* _LISTA DE TAREAS_:
[a] Traduzca al inglés la oración «Era un deseo popular que recogería la literatura.», tomada del fragmento sobre el contrato entre Reino y Rey.
[b] Reproduzca sin ninguna alteración el pasaje del fragmento sobre el contrato entre Reino y Rey que va desde "Eso obligaba gravemente" hasta "aborrezcan la codicia.".

* _FRAGMENTO PARA LEER_:
+-------+
A ese discurso de Mota contestaría el procurador burgalés Zumel, en nombre de toda la corporación. Y se hace eco de una antigua concepción política, distinta a la tesis del origen divino del poder regio: la del contrato tácito entre Reino y Rey, por el cual se entendía que el Reino servía al Rey con sus tributos y le ayudaba con sus gentes en caso de guerra, mientras que el Rey se obligaba a una buena justicia. Por lo tanto, el Rey al servicio del Reino. Y así llegaron hasta los oídos de Carlos V aquellas altivas palabras:

En verdad —habló Zumel— nuestro mercenario es, e por esta causa asaz sus súbditos le dan parte de sus frutos e ganancias suyas e le sirven con sus personas todas las veces que son llamados...

Eso obligaba gravemente al Rey, y de ahí la severa advertencia de Zumel al monarca:

Pues mire Vuestra Alteza49 si es obligado por contrato callado a los tener e guardar justicia...50

El mejor alcalde, el rey; el mejor juez, el rey. Era un deseo popular que recogería la literatura. Para lo cual, era preciso que el rey eligiera bien a sus ministros, conforme a la sentencia bíblica:

Juzgarás a mi pueblo y escogerás varones prudentes, temerosos de Dios que tengan sabiduría e aborrezcan la codicia.
+-------+
* _Registros extraídos de un conjunto de datos_:

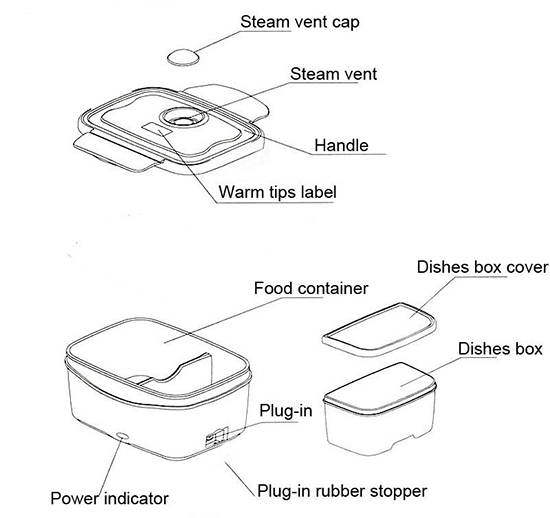 Steam vent cap

Steam vent

Handle

Warm tips label

Dishes box cover

Food container

Dishes box

Plug-in

Power indicator

Plug-in rubber stopper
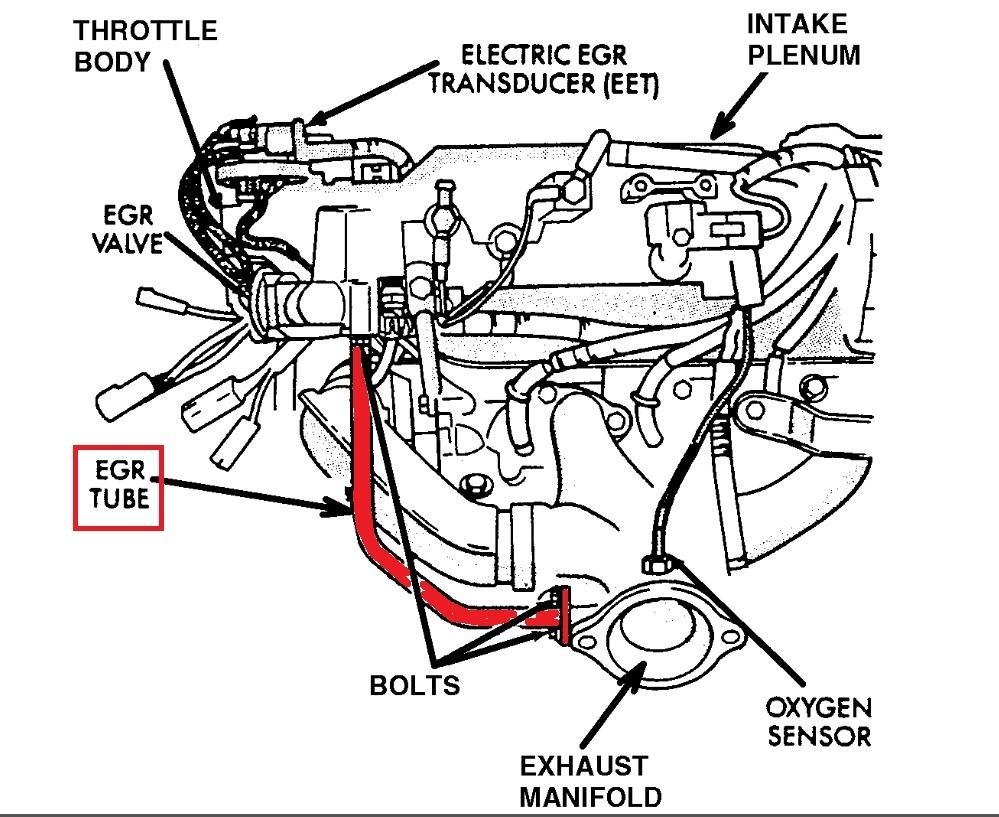 THROTTLE BODY

ELECTRIC EGR TRANSDUCER (EET)

INTAKE PLENUM

EGR VALVE

EGR TUBE

BOLTS

OXYGEN SENSOR

EXHAUST MANIFOLD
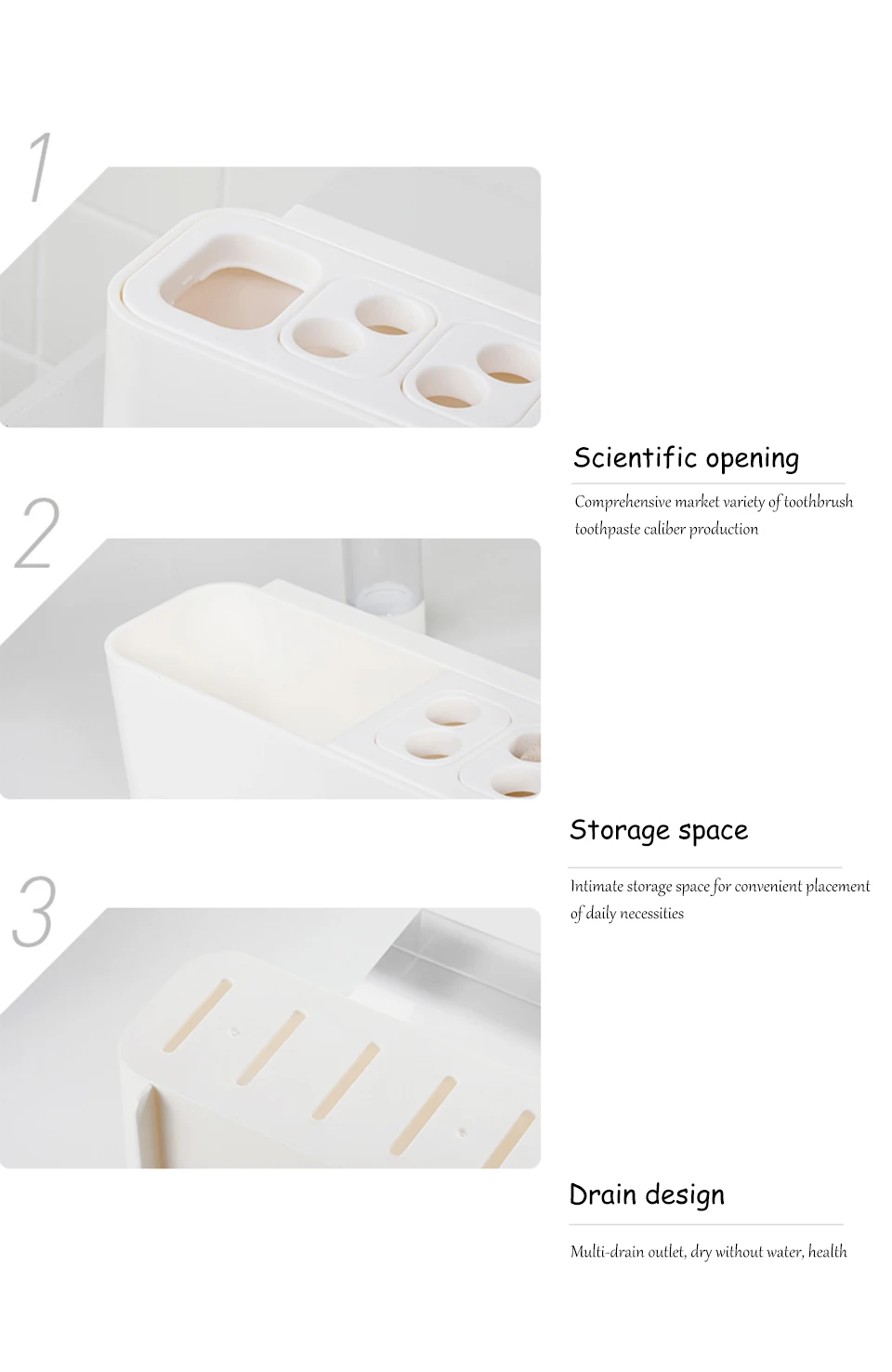 1

Scientific opening

Comprehensive market variety of toothbrush toothpaste caliber production

2

Storage space

Intimate storage space for convenient placement of daily necessities

3

Drain design

Multi-drain outlet, dry without water, health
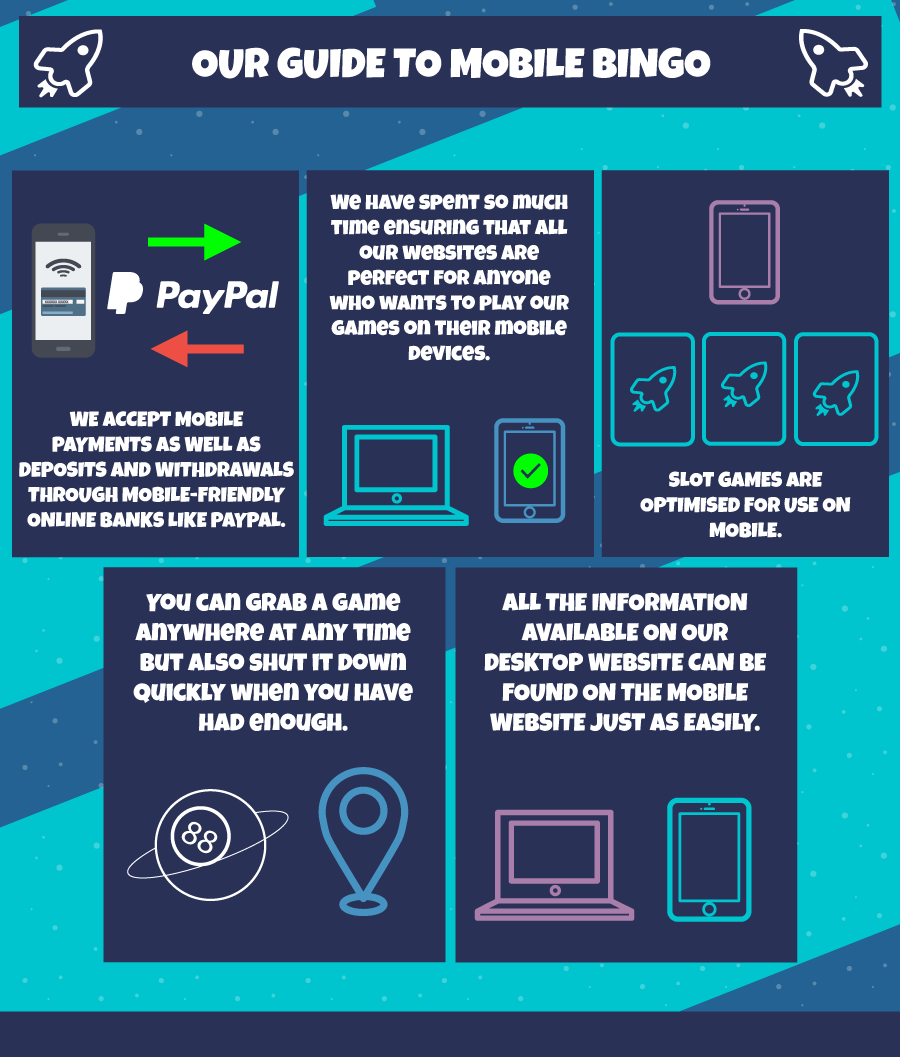 OUR GUIDE TO MOBILE BINGO

PayPal

WE ACCEPT MOBILE PAYMENTS AS WELL AS DEPOSITS AND WITHDRAWALS THROUGH MOBILE-FRIENDLY ONLINE BANKS LIKE PAYPAL.

WE HAVE SPENT SO MUCH TIME ENSURING THAT ALL OUR WEBSITES ARE PERFECT FOR ANYONE WHO WANTS TO PLAY OUR GAMES ON THEIR MOBILE DEVICES.

SLOT GAMES ARE OPTIMISED FOR USE ON MOBILE.

YOU CAN GRAB A GAME ANYWHERE AT ANY TIME BUT ALSO SHUT IT DOWN QUICKLY WHEN YOU HAVE HAD ENOUGH.

88

ALL THE INFORMATION AVAILABLE ON OUR DESKTOP WEBSITE CAN BE FOUND ON THE MOBILE WEBSITE JUST AS EASILY.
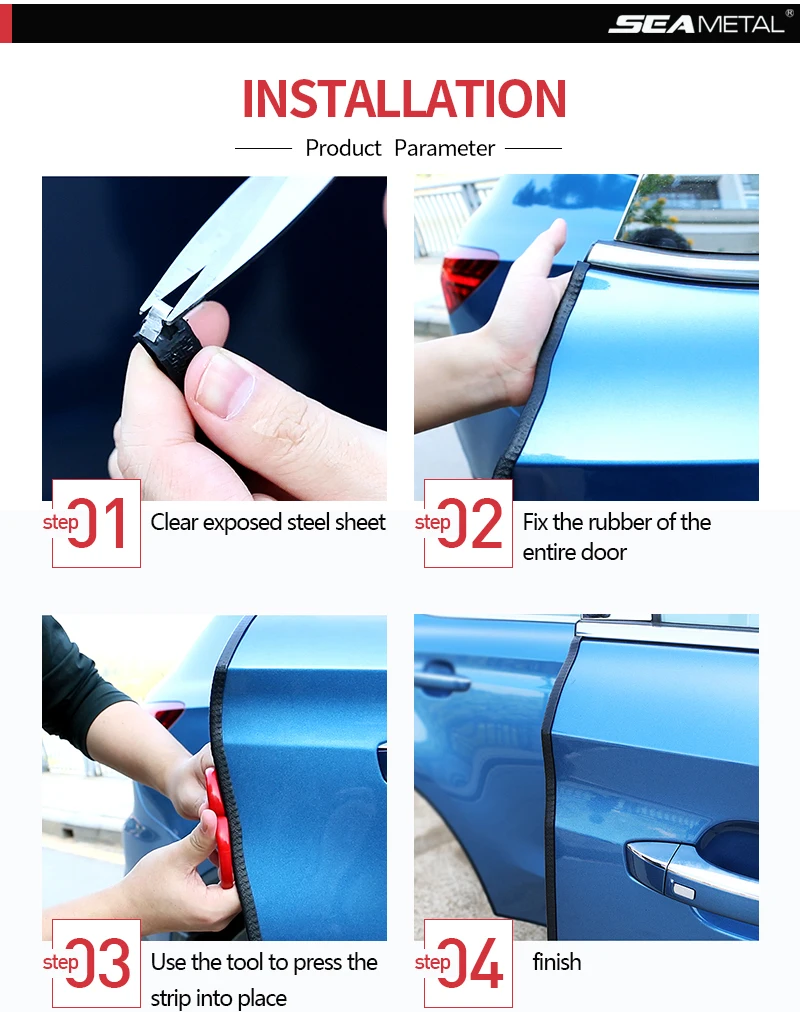 SEAMETAL®

INSTALLATION

Product Parameter

step 01 Clear exposed steel sheet

step 02 Fix the rubber of the entire door

step 03 Use the tool to press the strip into place

step 04 finish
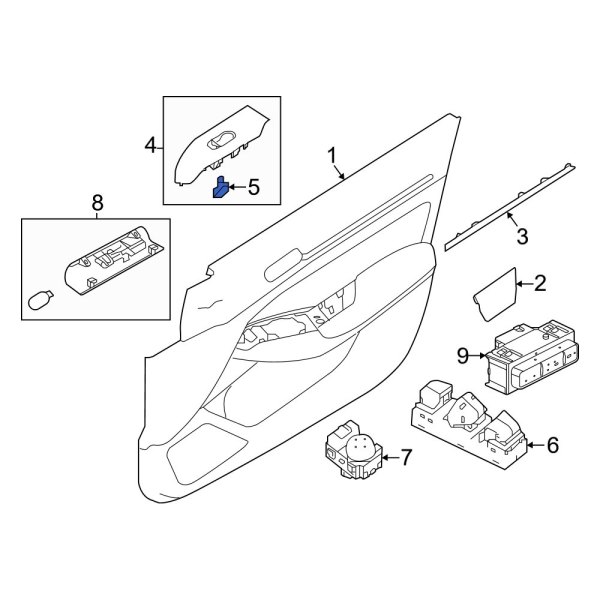 4
5
1
8
3
2
9
6
7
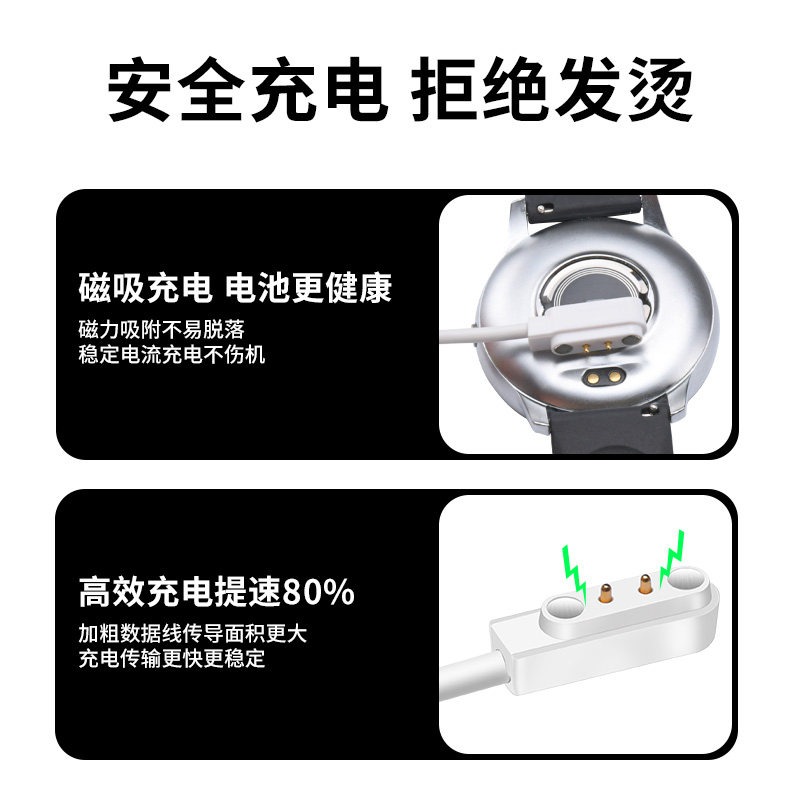 安全充电 拒绝发烫

磁吸充电 电池更健康

磁力吸附不易脱落
稳定电流充电不伤机

高效充电提速80%

加粗数据线传导面积更大
充电传输更快更稳定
+-------+
* _RESULTADOS ESPERADOS_:
[a] It was a popular wish that literature would take up.

[b]
Eso obligaba gravemente al Rey, y de ahí la severa advertencia de Zumel al monarca:

Pues mire Vuestra Alteza49 si es obligado por contrato callado a los tener e guardar justicia...50

El mejor alcalde, el rey; el mejor juez, el rey. Era un deseo popular que recogería la literatura. Para lo cual, era preciso que el rey eligiera bien a sus ministros, conforme a la sentencia bíblica:

Juzgarás a mi pueblo y escogerás varones prudentes, temerosos de Dios que tengan sabiduría e aborrezcan la codicia.